Distinct variable groups:   A, k   B, k   k, M

Proof of Theorem modmuladd

Step	Hyp	Ref	Expression
1		zre 11381	. . . . . . . 8 |- ( A e. ZZ -> A e. RR )
2	1	adantr 481	. . . . . . 7 |- ( ( A e. ZZ /\ M e. RR+ ) -> A e. RR )
3		rpre 11839	. . . . . . . 8 |- ( M e. RR+ -> M e. RR )
4	3	adantl 482	. . . . . . 7 |- ( ( A e. ZZ /\ M e. RR+ ) -> M e. RR )
5		rpne0 11848	. . . . . . . 8 |- ( M e. RR+ -> M =/= 0 )
6	5	adantl 482	. . . . . . 7 |- ( ( A e. ZZ /\ M e. RR+ ) -> M =/= 0 )

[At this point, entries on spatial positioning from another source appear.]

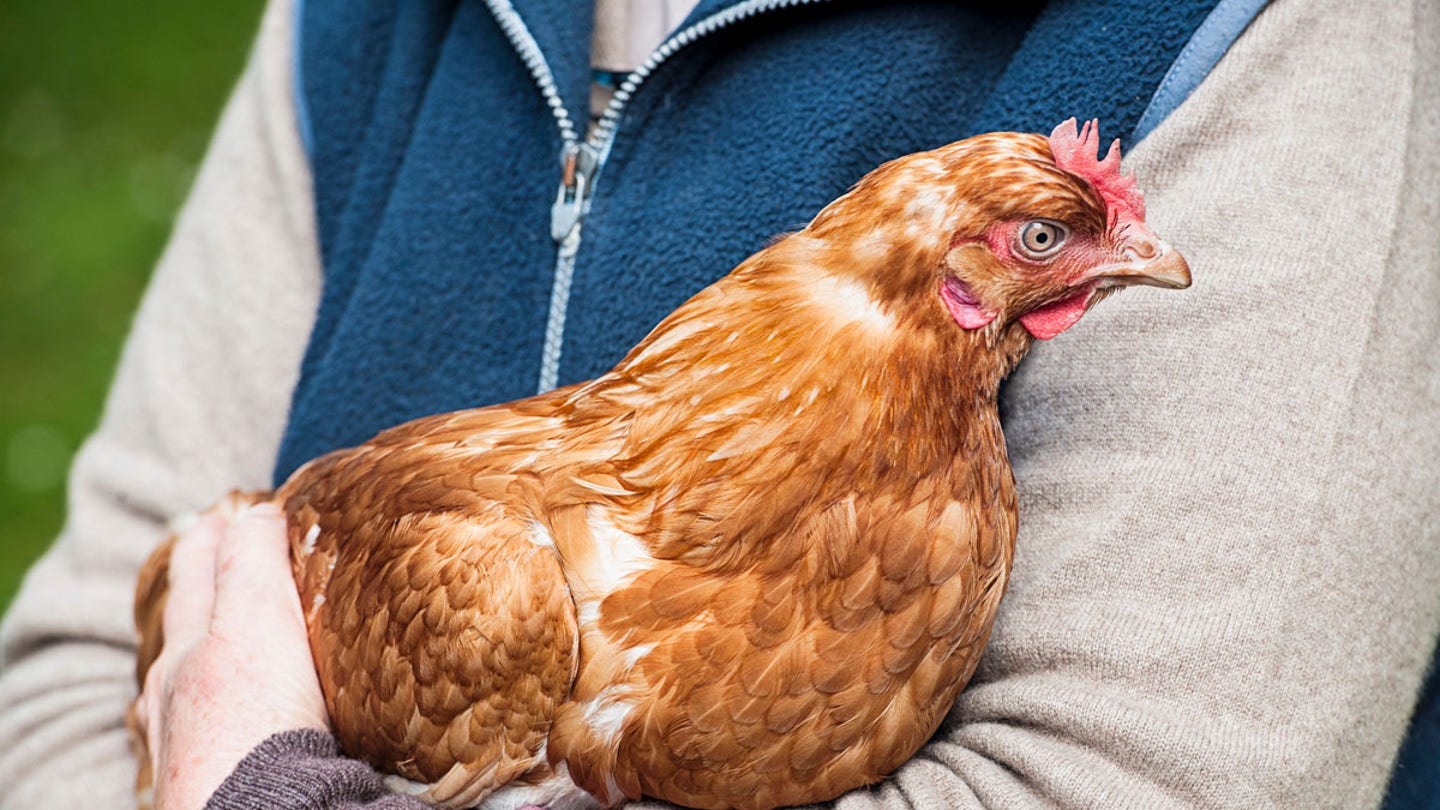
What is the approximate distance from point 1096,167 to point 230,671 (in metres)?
1.19

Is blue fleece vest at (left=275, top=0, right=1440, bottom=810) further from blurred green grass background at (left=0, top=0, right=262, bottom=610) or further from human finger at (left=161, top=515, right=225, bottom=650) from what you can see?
blurred green grass background at (left=0, top=0, right=262, bottom=610)

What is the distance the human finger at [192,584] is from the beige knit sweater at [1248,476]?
1.00 m

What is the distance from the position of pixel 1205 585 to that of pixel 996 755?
0.94 ft

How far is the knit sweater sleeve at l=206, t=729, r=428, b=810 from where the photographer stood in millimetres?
1350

7	2, 4, 6	redivcld 10853	. . . . . 6 |- ( ( A e. ZZ /\ M e. RR+ ) -> ( A / M ) e. RR )
8	7	flcld 12599	. . . . 5 |- ( ( A e. ZZ /\ M e. RR+ ) -> ( |_ ` ( A / M ) ) e. ZZ )
9	8	3adant2 1080	. . . 4 |- ( ( A e. ZZ /\ B e. ( 0 [,) M ) /\ M e. RR+ ) -> ( |_ ` ( A / M ) ) e. ZZ )
10		oveq1 6657	. . . . . . 7 |- ( k = ( |_ ` ( A / M ) ) -> ( k x. M ) = ( ( |_ ` ( A / M ) ) x. M ) )
11	10	oveq1d 6665	. . . . . 6 |- ( k = ( |_ ` ( A / M ) ) -> ( ( k x. M ) + ( A mod M ) ) = ( ( ( |_ ` ( A / M ) ) x. M ) + ( A mod M ) ) )
12	11	eqeq2d 2632	. . . . 5 |- ( k = ( |_ ` ( A / M ) ) -> ( A = ( ( k x. M ) + ( A mod M ) ) <-> A = ( ( ( |_ ` ( A / M ) ) x. M ) + ( A mod M ) ) ) )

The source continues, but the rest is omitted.